**STUDY TEXT**
This tutorial will introduce you to some basic methods for processing geospatial data, particularly focusing on Geographic Information Systems (GIS) data. Geospatial data forms a key aspect of data science. In many settings we want to visualize or analyze data with a spatial component: where (geographically) are certain features located, how do certain properties correlate with location, and can we identify spatial patterns in data? Sometimes this also involves substantial analysis or machine learning, but sometimes just visuallizing data spatially tells us a great deal about some question we are interested in.
In this tutorial, we will show how to do some basic spatial analysis in Python, specifically using GeoPandas, Shapeley, and GeoPy.
We'll be using data collected from the Pittsburgh GIS data repository from the Pittsburgh city planning department: http://pittsburghpa.gov/dcp/gis/gis-data-new. While there aren't always public repositories for GIS data, a surprisingly large number of cities or counties maintain an up-to-date set of GIS data available on their web pages, and the analysis we do here could be repeated for many other cities as well.

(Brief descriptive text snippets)
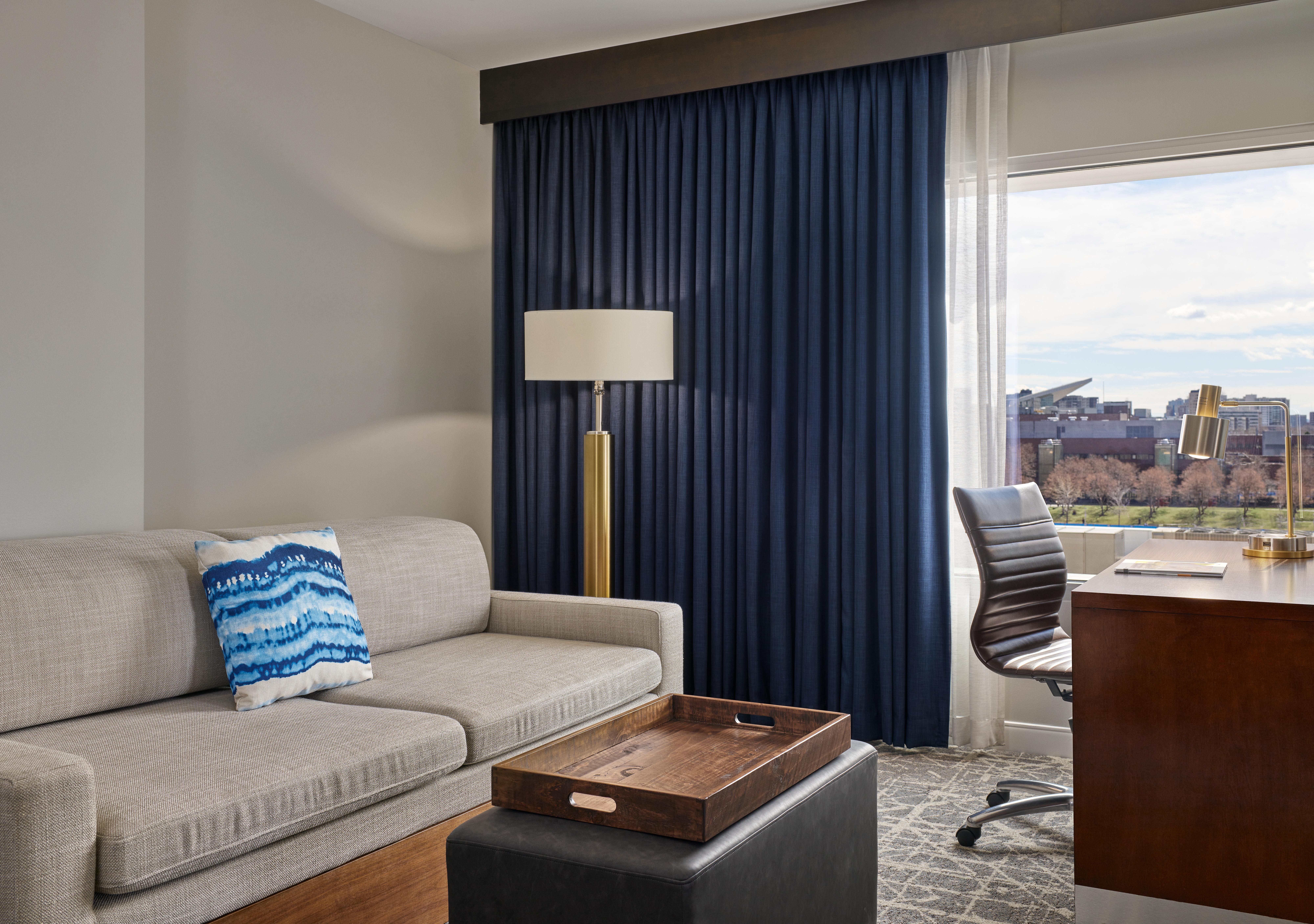 Springhill Suites By Marriott Denver Downtown Экстерьер фото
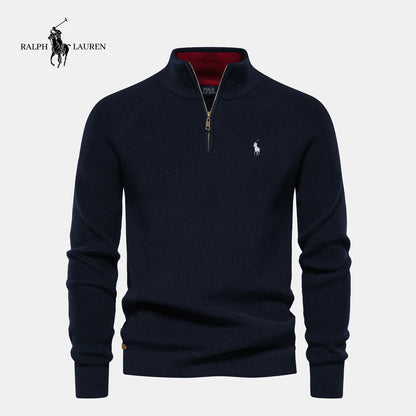 Half-Zip Sweater
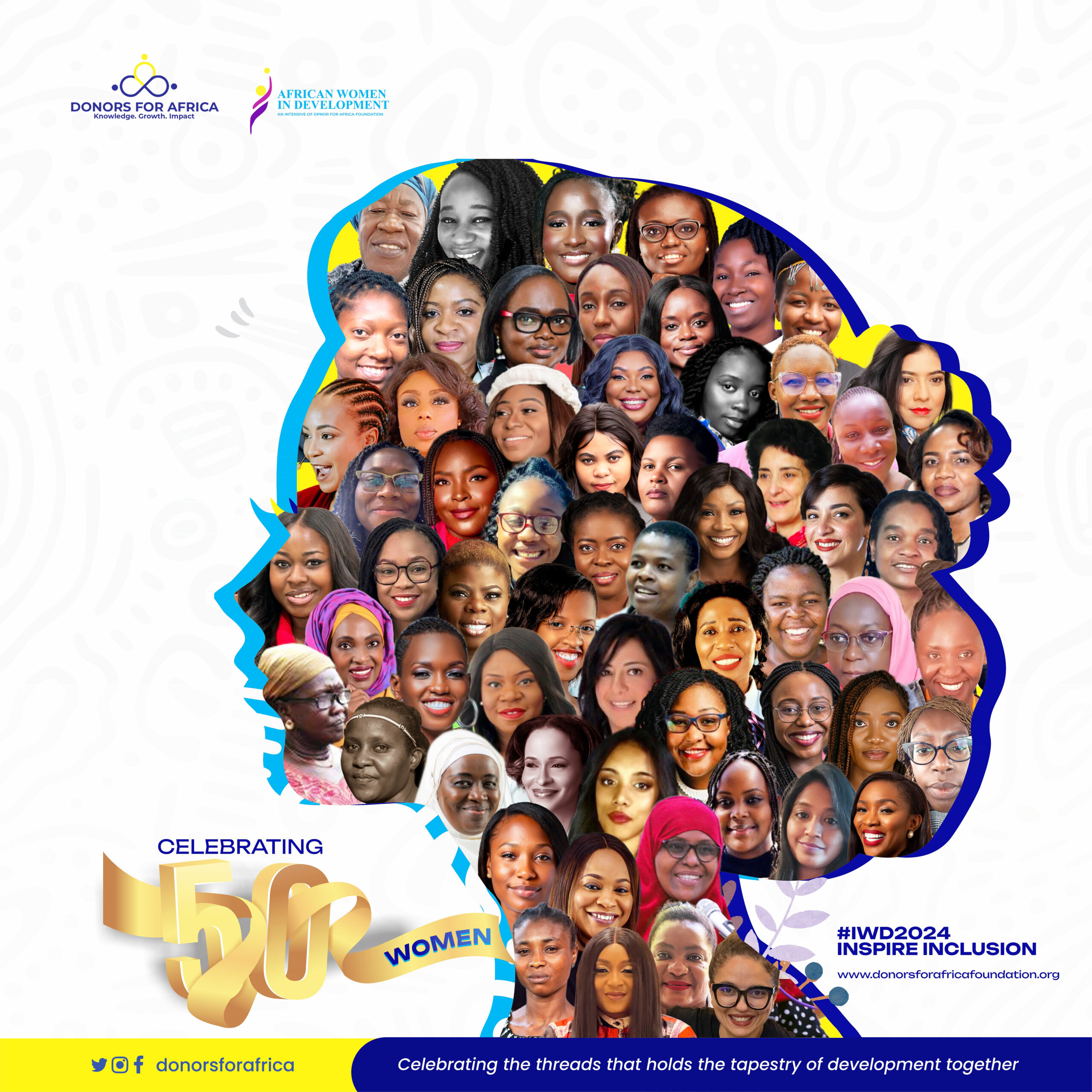 Announcing the 50 Finalists for the African Women in Development (AWID ...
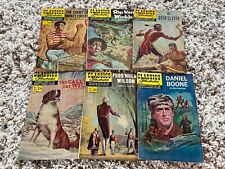 Classics Illustrated lot of 24 reader comics Low to Mid grade picture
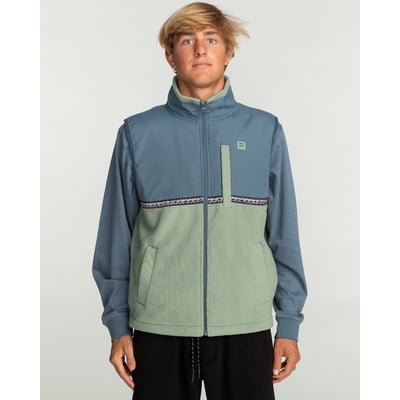 Veste sans manches zippée en polaire BOUNDARY TRAIL BILLABONG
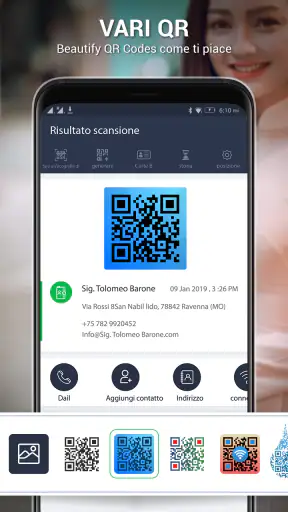 Lettore QR - Barcode Scanner screenshot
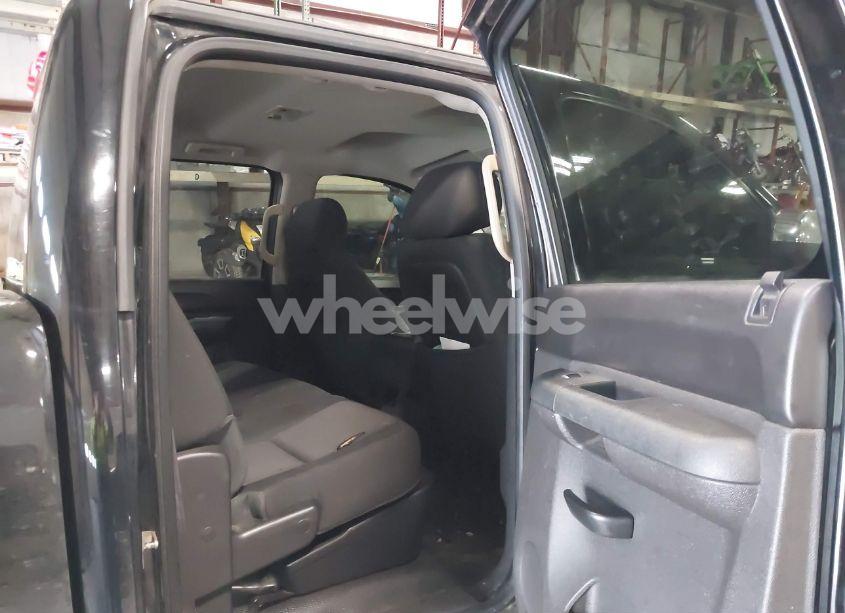 Photo 8 of 2012 Chevrolet Silverado 1500 LS (VIN 3GCPKREA5CG222175)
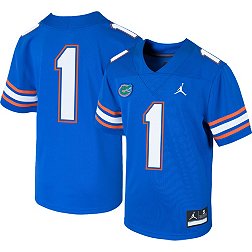 Jordan Toddler Florida Gators #1 Blue Replica Football Jersey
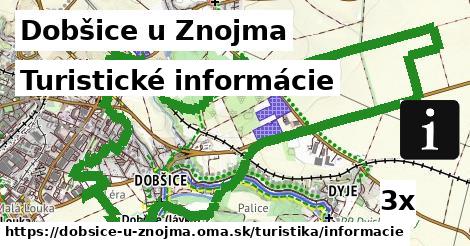 turistické informácie v Dobšice u Znojma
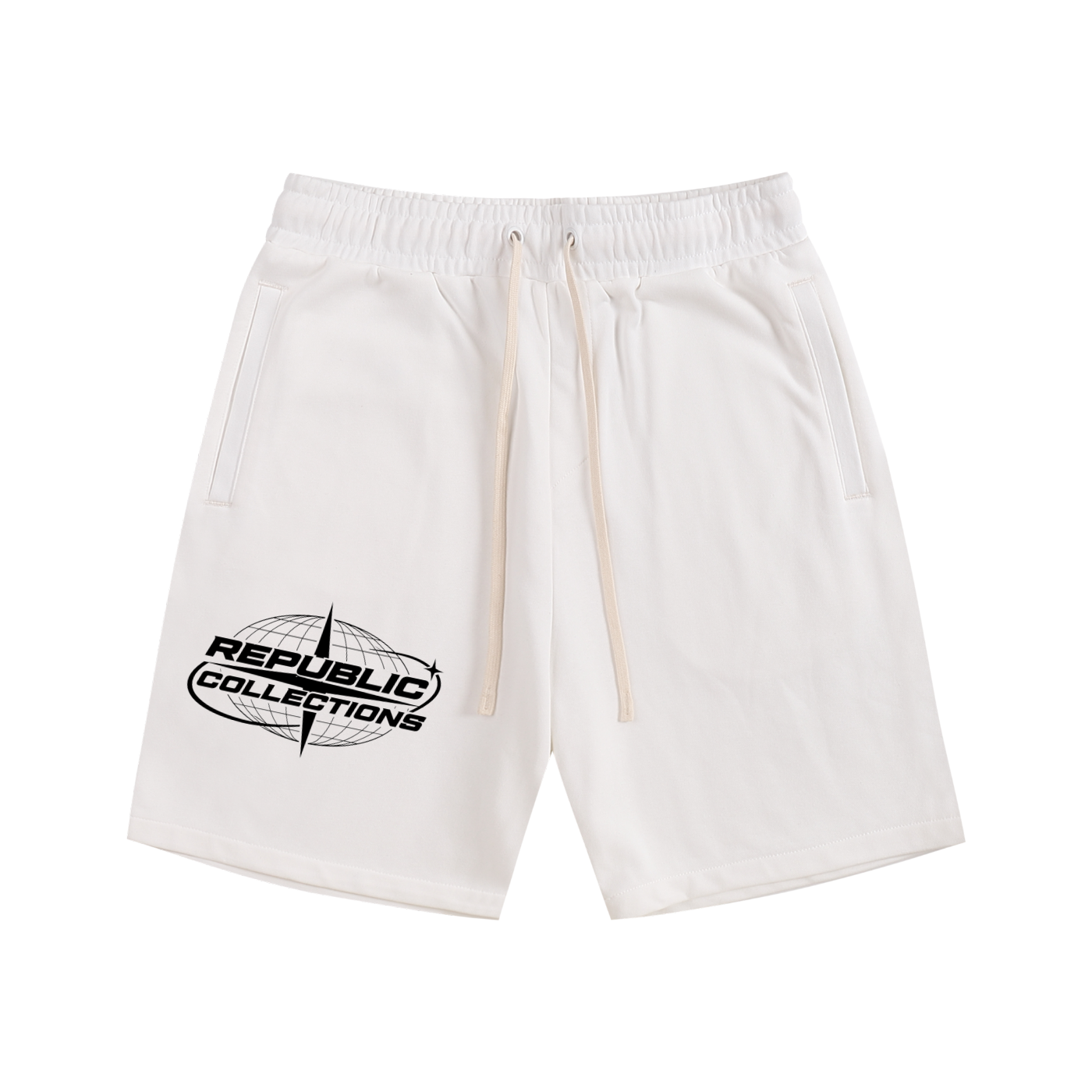 Graphic Logo Shorts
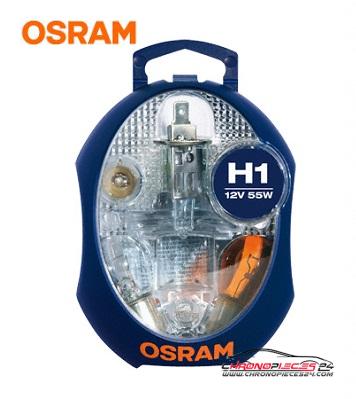 Achat de OSRAM CLK H1 Assortiment, ampoule ORIGINAL pas chères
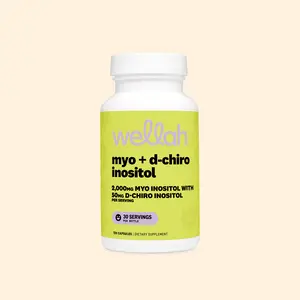 Wellah Myo + D-Chiro Inositol | 30 Servings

**WHAT THE TASK REQUIRES**
Write the next part of the GIS tutorial, picking up right after its final sentence. Nothing in the records is needed here.

**ANSWER TO THIS TASK**
We will cover the following topics in this tutorial:
Before getting started, you'll need to install the various libraries that we will use. You can install GeoPandas, Shapely (automatically installed as a dependency of GeoPandas), and GeoPy using pip
:
$ pip install --upgrade geopandas geopy
On my machine, GeoPandas throws an exception in its spatial join command unless the Rtree library is also installed. There are instructions for installing Rtree on the web page above, but I was able to use the following command, which installed the relevant libraries:
$ conda install -c ioos rtree
Note that this installs the rtree module from a private repository (called ioos
), not an official conda package, so there is a chance it won't work for you, and you'll need to consult the documentation. After you run all the installs, make sure the following commands work for you:
import geopandas as gpd
import shapely
from geopy.geocoders import GoogleV3
import rtree
import numpy as np
Now that we've installed and loaded the libraries, let's load our first geographic data. We're going to load data provided in the "shapefile" format, which stores vector data that is geographically tagged (i.e., the points are expressed in terms of longitude/latitude or some other geographic coordinate system).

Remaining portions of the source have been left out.